Activation of transient receptor potential vanilloid 1 (TRPV1), a calcium permeable channel expressed in primary sensory neurons, induces the release of glutamate from their central and peripheral afferents during normal acute and pathological pain. However, little information is available regarding the glutamate release mechanism associated with TRPV1 activation in primary sensory neurons. To address this issue, we investigated the expression of vesicular glutamate transporter (VGLUT) in TRPV1-immunopositive (+) neurons in the rat trigeminal ganglion (TG) under normal and complete Freund's adjuvant (CFA)-induced inflammatory pain conditions using behavioral testing as well as double immunofluorescence staining with antisera against TRPV1 and VGLUT1 or VGLUT2. TRPV1 was primarily expressed in small and medium-sized TG neurons.
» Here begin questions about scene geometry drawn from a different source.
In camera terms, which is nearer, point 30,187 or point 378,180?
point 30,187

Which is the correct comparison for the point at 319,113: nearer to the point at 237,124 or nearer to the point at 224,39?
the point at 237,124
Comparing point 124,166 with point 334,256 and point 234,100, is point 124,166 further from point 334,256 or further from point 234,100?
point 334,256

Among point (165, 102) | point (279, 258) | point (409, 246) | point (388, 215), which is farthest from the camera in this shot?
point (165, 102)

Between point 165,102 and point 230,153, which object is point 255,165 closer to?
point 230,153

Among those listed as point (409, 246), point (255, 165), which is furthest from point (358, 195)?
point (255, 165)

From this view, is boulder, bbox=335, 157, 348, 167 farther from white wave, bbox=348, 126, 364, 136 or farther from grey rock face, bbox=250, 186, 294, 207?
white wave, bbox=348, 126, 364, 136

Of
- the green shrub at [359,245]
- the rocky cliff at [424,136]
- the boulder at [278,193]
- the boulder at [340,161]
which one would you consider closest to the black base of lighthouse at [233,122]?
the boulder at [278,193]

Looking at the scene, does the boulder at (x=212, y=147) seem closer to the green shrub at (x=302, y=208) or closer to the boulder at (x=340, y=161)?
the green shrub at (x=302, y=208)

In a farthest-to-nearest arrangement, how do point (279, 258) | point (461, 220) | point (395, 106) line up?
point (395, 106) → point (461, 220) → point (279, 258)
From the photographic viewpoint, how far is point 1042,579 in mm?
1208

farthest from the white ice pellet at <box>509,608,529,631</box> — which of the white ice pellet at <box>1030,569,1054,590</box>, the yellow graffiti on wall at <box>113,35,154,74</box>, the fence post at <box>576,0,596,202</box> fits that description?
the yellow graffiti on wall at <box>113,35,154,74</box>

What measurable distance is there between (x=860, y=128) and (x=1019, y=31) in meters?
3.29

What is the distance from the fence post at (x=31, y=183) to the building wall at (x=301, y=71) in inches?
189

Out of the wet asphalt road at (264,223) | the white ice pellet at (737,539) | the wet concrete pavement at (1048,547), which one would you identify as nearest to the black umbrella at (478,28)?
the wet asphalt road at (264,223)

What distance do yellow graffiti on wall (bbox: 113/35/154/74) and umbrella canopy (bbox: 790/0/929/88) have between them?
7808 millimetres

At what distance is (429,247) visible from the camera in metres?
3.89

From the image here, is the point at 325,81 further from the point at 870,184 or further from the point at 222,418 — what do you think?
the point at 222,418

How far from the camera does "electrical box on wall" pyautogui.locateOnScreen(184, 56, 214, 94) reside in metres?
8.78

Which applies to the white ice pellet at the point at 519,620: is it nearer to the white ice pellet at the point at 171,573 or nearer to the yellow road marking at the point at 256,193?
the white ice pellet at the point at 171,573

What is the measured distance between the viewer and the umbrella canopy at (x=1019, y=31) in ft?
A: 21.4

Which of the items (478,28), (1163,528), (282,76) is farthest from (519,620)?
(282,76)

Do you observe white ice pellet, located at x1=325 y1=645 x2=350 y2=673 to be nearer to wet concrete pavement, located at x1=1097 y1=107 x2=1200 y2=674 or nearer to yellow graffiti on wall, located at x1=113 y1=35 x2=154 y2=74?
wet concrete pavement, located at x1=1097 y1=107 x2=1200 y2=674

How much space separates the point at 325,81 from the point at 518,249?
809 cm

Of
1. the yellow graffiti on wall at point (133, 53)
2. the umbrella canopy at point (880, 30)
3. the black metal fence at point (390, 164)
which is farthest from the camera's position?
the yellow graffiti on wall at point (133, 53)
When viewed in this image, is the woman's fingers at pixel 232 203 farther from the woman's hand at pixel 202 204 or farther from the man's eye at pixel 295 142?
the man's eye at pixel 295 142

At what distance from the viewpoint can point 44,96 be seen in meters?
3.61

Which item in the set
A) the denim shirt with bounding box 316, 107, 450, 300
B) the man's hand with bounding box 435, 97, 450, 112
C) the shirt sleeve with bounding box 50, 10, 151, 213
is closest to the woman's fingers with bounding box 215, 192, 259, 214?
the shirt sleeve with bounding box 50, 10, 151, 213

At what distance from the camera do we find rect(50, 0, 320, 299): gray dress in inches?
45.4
TRPV1+ neurons constituted approximately 27% of all TG neurons. Among all TRPV1+ neurons, the proportion of TRPV1+ neurons coexpressing VGLUT1 (VGLUT1+/TRPV1+ neurons) and VGLUT2 (VGLUT2+/TRPV1+ neurons) was 0.4% ± 0.2% and 22.4% ± 2.8%, respectively. The proportion of TRPV1+ and VGLUT2+ neurons was higher in the CFA group than in the control group (TRPV1+ neurons: 31.5% ± 2.5% vs. 26.5% ± 1.2%, VGLUT2+ neurons: 31.8% ± 1.1% vs. 24.6% ± 1.5%, p < 0.05), whereas the proportion of VGLUT1+, VGLUT1+/TRPV1+, and VGLUT2+/TRPV1+ neurons did not differ significantly between the CFA and control groups. These findings together suggest that VGLUT2, a major isoform of VGLUTs, is involved in TRPV1 activation-associated glutamate release during normal acute and inflammatory pain.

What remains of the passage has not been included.